▶ [Request]: Copy every one of the following lines verbatim, keeping their order, wording, numbers and punctuation unchanged.

--- Dataset content ---

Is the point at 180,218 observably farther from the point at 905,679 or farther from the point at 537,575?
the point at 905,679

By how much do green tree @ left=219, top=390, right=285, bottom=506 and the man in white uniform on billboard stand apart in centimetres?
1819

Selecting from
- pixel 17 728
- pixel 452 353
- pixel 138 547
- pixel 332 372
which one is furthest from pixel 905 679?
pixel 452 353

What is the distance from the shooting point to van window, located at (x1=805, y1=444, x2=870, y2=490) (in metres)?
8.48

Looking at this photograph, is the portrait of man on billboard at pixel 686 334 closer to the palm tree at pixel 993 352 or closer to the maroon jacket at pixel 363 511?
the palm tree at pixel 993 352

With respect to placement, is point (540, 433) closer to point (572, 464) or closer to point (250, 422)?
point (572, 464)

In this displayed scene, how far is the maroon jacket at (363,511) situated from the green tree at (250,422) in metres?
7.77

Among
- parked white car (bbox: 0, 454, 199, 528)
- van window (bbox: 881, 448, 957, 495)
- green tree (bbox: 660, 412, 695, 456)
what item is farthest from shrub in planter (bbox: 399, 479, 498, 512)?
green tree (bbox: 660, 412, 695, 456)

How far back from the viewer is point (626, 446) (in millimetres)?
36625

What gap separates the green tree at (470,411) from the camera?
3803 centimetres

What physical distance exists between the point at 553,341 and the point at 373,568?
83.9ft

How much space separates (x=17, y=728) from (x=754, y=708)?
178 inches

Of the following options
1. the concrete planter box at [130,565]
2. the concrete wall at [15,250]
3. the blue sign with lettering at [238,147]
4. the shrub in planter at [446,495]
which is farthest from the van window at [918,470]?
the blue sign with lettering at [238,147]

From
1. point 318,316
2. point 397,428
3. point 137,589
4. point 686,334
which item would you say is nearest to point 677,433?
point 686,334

---

▶ [Answer to this problem]:
Is the point at 180,218 observably farther from the point at 905,679 or farther from the point at 537,575?
the point at 905,679

By how much do green tree @ left=219, top=390, right=285, bottom=506 and the man in white uniform on billboard stand apart in centimetres?
1819

Selecting from
- pixel 17 728
- pixel 452 353
- pixel 138 547
- pixel 332 372
which one is furthest from pixel 905 679?
pixel 452 353

What is the distance from the shooting point to van window, located at (x1=805, y1=444, x2=870, y2=490) (in metres)?
8.48

Looking at this photograph, is the portrait of man on billboard at pixel 686 334 closer to the palm tree at pixel 993 352 or closer to the maroon jacket at pixel 363 511?
the palm tree at pixel 993 352

With respect to placement, is point (540, 433) closer to point (572, 464) or closer to point (250, 422)?
point (572, 464)

In this displayed scene, how far is the maroon jacket at (363,511) situated from the green tree at (250,422) in metres?
7.77

Among
- parked white car (bbox: 0, 454, 199, 528)
- van window (bbox: 881, 448, 957, 495)
- green tree (bbox: 660, 412, 695, 456)
what item is farthest from shrub in planter (bbox: 399, 479, 498, 512)?
green tree (bbox: 660, 412, 695, 456)

How far back from the viewer is point (626, 446) (in millimetres)?
36625

What gap separates the green tree at (470,411) from the camera?
3803 centimetres

What physical distance exists between the point at 553,341 and the point at 373,568?
83.9ft

How much space separates (x=17, y=728) from (x=754, y=708)?
178 inches

Of the following options
1. the concrete planter box at [130,565]
2. the concrete wall at [15,250]
3. the blue sign with lettering at [238,147]
4. the shrub in planter at [446,495]
which is farthest from the van window at [918,470]?
the blue sign with lettering at [238,147]

From
1. point 318,316
2. point 397,428
3. point 137,589
4. point 686,334
which item would you say is nearest to point 677,433?
point 686,334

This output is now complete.